Around US$6bn a year has been committed by the government to bolster the water sector over the next two decades. The programme involves massive input from the domestic and international private sectors. Saudi Arabia’s regulatory system for the power and water sectors was overhauled to make it more investor-friendly and to enable the creation of bodies such as the Water and Electricity Company (WEC) and the National Water Company (NWC) to manage the transition and provide state partners for investors. The latter Riyadh-based company is ramping up its activities in 2011, with a commitment to put projects worth US$800mn into operation as the kingdom focuses its attentions on boosting water use efficiency.
The main vehicles are IWPPs in which the private sector can take stakes of up to 60%. Over US$15bn worth of IWPPs have been sanctioned since the programme started in 2004. They will add over 1bn m3 a year to the country’s water supply and nearly 10 gigawatts (GW) of power capacity. The authorities are considering raising tariffs in order to conserve water, and having hiked power tariffs in summer 2010, there is now a precedent for taking action.
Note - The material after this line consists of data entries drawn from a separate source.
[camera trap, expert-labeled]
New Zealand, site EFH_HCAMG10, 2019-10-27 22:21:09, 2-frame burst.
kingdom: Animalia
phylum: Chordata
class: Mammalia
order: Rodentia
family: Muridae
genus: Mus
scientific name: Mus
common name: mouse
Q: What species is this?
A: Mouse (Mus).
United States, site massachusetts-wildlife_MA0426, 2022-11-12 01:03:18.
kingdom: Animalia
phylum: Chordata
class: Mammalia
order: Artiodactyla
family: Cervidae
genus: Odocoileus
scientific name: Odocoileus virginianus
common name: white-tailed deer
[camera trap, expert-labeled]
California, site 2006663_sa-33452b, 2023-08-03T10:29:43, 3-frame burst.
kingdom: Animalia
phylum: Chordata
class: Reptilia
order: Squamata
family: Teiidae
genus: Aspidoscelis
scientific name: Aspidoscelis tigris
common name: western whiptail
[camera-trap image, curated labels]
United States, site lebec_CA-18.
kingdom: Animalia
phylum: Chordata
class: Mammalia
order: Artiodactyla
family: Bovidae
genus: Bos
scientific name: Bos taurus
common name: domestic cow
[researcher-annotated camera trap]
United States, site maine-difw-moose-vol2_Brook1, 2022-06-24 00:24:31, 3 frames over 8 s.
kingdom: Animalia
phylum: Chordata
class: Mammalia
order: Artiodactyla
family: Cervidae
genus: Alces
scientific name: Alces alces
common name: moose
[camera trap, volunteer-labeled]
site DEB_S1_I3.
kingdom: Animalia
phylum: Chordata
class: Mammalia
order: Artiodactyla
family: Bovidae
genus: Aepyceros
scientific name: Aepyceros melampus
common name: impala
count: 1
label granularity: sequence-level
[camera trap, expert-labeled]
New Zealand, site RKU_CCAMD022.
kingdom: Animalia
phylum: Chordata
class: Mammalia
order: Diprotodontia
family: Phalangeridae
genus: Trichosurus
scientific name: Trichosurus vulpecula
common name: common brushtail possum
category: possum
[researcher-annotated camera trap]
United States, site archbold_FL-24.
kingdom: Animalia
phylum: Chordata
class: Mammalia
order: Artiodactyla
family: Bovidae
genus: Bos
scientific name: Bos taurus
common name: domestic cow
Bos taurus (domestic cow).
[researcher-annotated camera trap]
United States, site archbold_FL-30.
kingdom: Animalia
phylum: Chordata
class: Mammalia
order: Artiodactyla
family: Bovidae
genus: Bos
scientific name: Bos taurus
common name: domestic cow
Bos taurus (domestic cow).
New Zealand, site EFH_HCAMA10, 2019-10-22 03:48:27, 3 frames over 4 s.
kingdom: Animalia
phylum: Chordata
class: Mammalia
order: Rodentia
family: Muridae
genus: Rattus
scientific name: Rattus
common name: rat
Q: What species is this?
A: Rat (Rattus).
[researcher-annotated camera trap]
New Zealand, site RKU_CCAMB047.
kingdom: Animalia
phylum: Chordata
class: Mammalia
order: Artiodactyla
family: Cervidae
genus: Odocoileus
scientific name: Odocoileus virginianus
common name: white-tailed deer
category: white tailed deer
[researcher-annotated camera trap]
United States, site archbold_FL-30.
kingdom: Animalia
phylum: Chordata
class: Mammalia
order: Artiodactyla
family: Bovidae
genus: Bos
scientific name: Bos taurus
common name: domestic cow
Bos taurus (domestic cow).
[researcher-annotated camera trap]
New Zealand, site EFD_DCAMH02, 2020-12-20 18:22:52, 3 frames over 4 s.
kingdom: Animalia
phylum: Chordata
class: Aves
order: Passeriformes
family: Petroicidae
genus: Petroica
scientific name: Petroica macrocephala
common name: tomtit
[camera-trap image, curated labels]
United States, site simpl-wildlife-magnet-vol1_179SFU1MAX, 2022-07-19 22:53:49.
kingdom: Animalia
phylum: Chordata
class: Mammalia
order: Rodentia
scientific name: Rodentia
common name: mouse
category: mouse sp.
Implementation is the watchword in the wastewater treatment sector. NWC has successfully ensured the shortening of the expected duration of delivery on a number of critical water and wastewater projects worth SAR1bn in Riyadh and Jeddah, following the use of acceleration mechanisms.
NWC had plans to outsource the management of the Medina’s water and wastewater networks under public private partnership (PPP) arrangements, with outsourcing of networks in the city of Dammam to follow in Q211. Most wastewater projects will be financed under traditional engineering, procurement and construction (EPC) contracts rather than build-operate-transfer (BOT) schemes over the next couple of years.